July 03, 2006

Out For A Kill

Early morning whale watching was yet another in a string of great ideas for our B.C. trip. Not only were we staying an hour out of Victoria without personal transportation, but we'd been partying the night before with our cousin, and my sister was finding that just because you finished your tonsilitis treatment at lunchtime doesn't make you well by evening for that kind of abuse (especially when combined with tequila).

We did overcome these problems, by catching a later boat, our uncle offering us a ride into town, and my sister's sheer determination to see whales despite the chilling B.C Summer air.

We saw a few seals on our way out on a few rocks and then headed out to open water. The idea taken by modern whale watching tour boats is to float around local pod feeding areas and hope for something. There's also a few guys out on the cliffs in the U.S and Canada looking through observation posts for your "tranistional pods". If somebody finds something, trade honesty relies on not keeping it a secret, and so everybody zooms in on this one location and then must stay 100 yards away from the whales.

We didn't have any luck seeing the local packs of orcas - but we did eventually get a call that someone had spotted a pod of transitionals of the coast of Washington State (later positively ID'd as the T100s). I have plenty of photos showing blue ocean with little black dots to prove it.

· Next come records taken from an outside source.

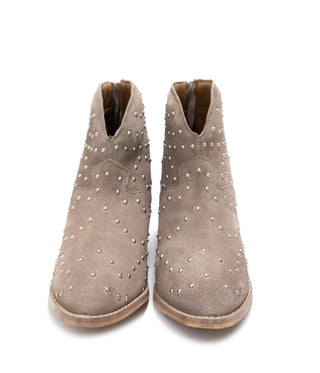 Twilight Studded Heeled Ankle Boot in Taupe - By Baano
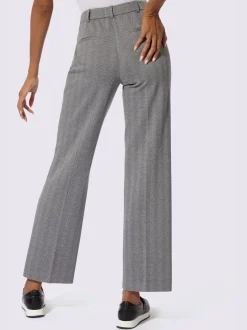Pantalon en jersey à motif chevron avec jambes larges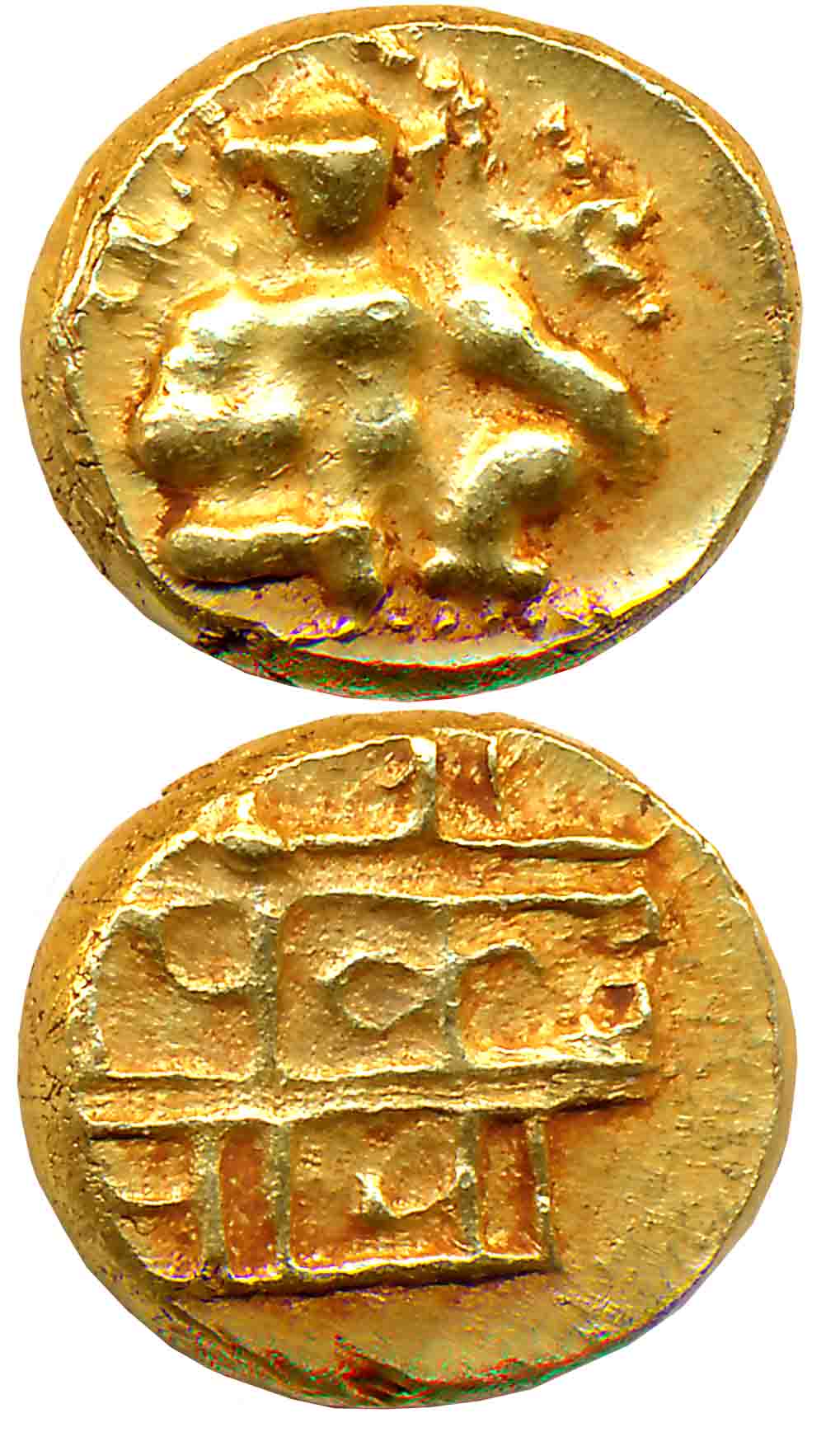 Vijaynagar Empire, Krishnadevraya, Gold 1/2 Varaha, 1.69g, Obv: Lord Bala Krishna seated f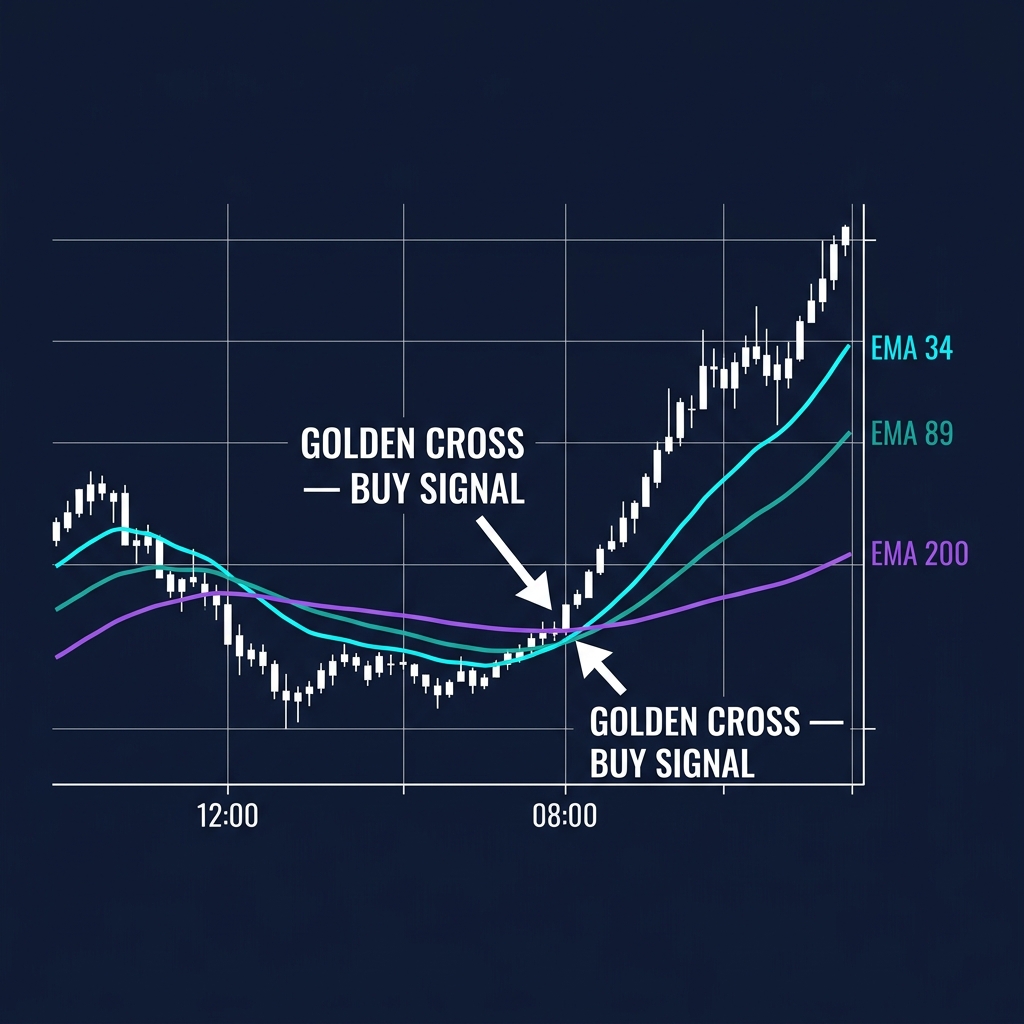 EMA crossover system with EMA 34, 89, and 200 showing golden cross buy signal and trend alignment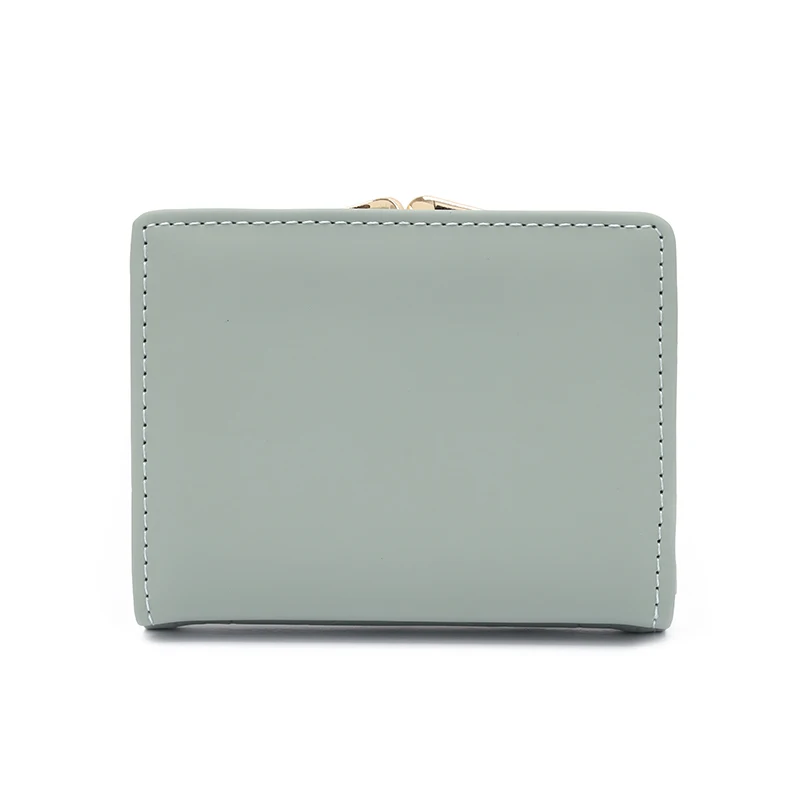 Autumn and winter new women\'s short wallet Korean PU high texture iron frame diamond lattice small square bag simple everything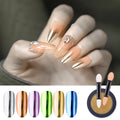 12 Colors Professional Nail Art Salon Chrome Mirror Nails Pigment Powder Magic Metallic Mirror Chrome Nail Powder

Killer Whales do deserve the name. Sure they don't kill people like they were first thought too, and didn't deserve to be hunted down for that - but they're killers nonetheless. Residential packs of killer whales are lazy - they hunt mostly fish. Transient orcas however are real lethal hunters, they take on any marine mammal - from a baby harp seal (described as a cocktail wiener by the on-board guides) to a humpback whale. Yep, whales eat other whales. They tend to stick to the smaller ones, and apparently their technique is to surround the whale to put it into confusion and then swim over and block the prey's blowhole until it drowns. Not very nice, is it?

When the ecologist on board found out that we'd found a pack of transients, and they were headed into an area where grey whales were supposed to be she cheerily said "Maybe, if we're lucky, we'll get to see a kill". Clean wholesome family fun.